And they reversed and said, you're the slave now.
You're the subhuman.
You're the reason there's problems.
You're the white male.
You're the Christian.
And we're just standing here going, I just wanted freedom.
So you see there at the end, I'm sorry, the vampires are now going to have you, because he's preemptively, emotionally preparing the narrative to be, Clinton is going to win.
And at the beginning, I should have prepared you for that in some way.
But then the people that they tried to uplift, which Alex is talking specifically about minorities and women that support Hillary Clinton, have turned around and are now trying to...
They flipped the script on the great Christian men who are a spaceship in society.
All the rest of the world is barbarism.
Only white Christian men are really the people who, you know, they want to go around and create society.
This is still from his live stream on the election day, and he has some more really stupid things to say within the context, again, of him believing that Trump isn't going to win.

* [GIVEN INFORMATION]:
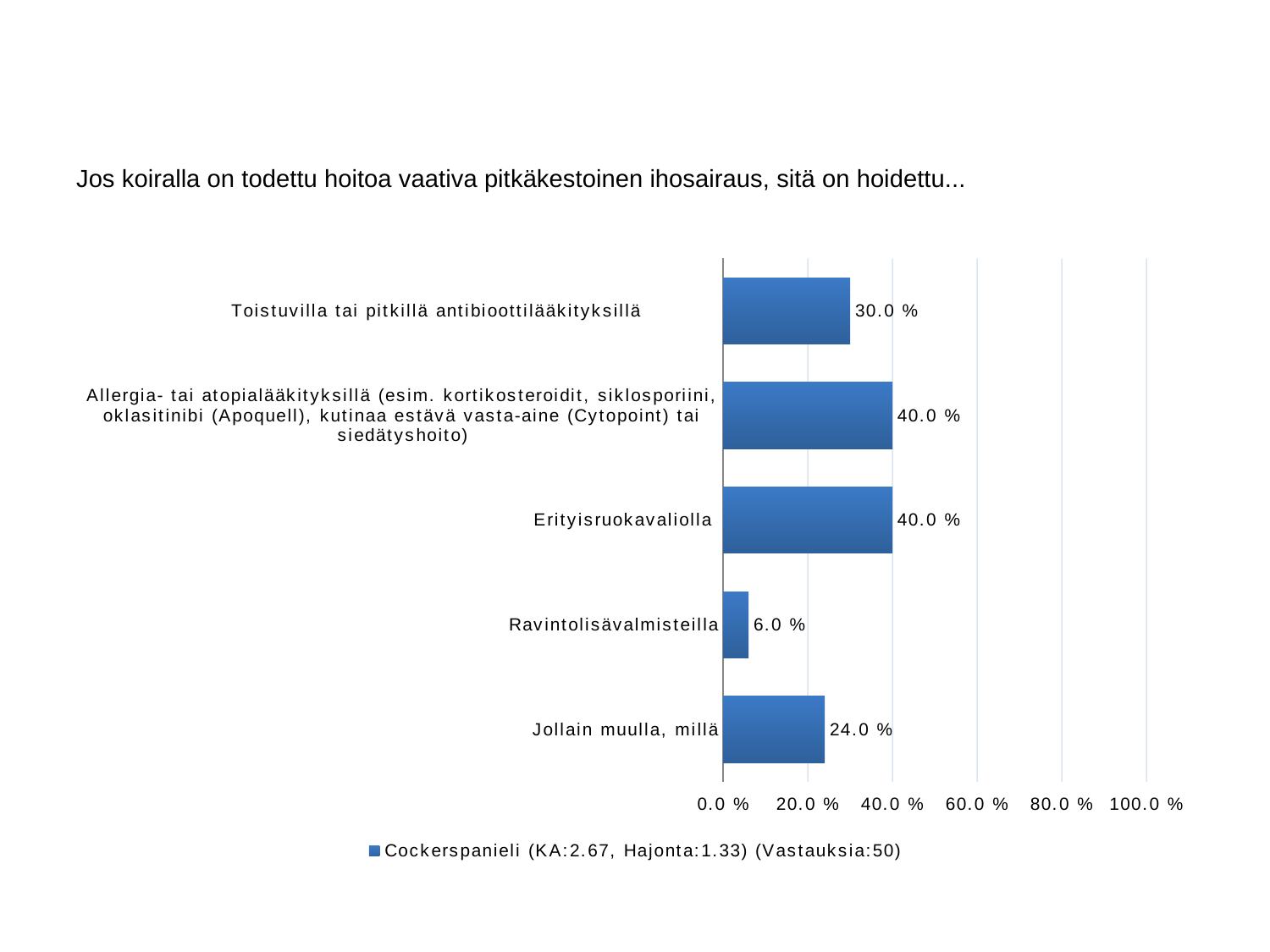
Which is larger, the value for Toistuvilla tai pitkillä antibioottilääkityksillä or the value for Jollain muulla, millä? Toistuvilla tai pitkillä antibioottilääkityksillä What kind of chart is shown on the slide? Bar chart What is the value for Erityisruokavaliolla? 40.0 % What is the difference between the values for Erityisruokavaliolla and Ravintolisävalmisteilla? 34.0 % What is the difference between the values for Toistuvilla tai pitkillä antibioottilääkityksillä and Jollain muulla, millä? 6.0 % How many categories are shown in the chart? 5 Which category has the lowest value? Ravintolisävalmisteilla What is the value for Toistuvilla tai pitkillä antibioottilääkityksillä? 30.0 % What is the value for Jollain muulla, millä? 24.0 % What is the value for Ravintolisävalmisteilla? 6.0 % How many responses (Vastauksia) does the legend entry report? 50 How many series does the legend list? 1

* [EXERCISE A]:
In the transcript excerpt, on what day was the live stream being discussed recorded?
* [EXERCISE B]:
Write out the transcript excerpt word for word, from "And they reversed" up to and including "in some way.".

* [RESPONSE A]:
Election day.

* [RESPONSE B]:
And they reversed and said, you're the slave now.
You're the subhuman.
You're the reason there's problems.
You're the white male.
You're the Christian.
And we're just standing here going, I just wanted freedom.
So you see there at the end, I'm sorry, the vampires are now going to have you, because he's preemptively, emotionally preparing the narrative to be, Clinton is going to win.
And at the beginning, I should have prepared you for that in some way.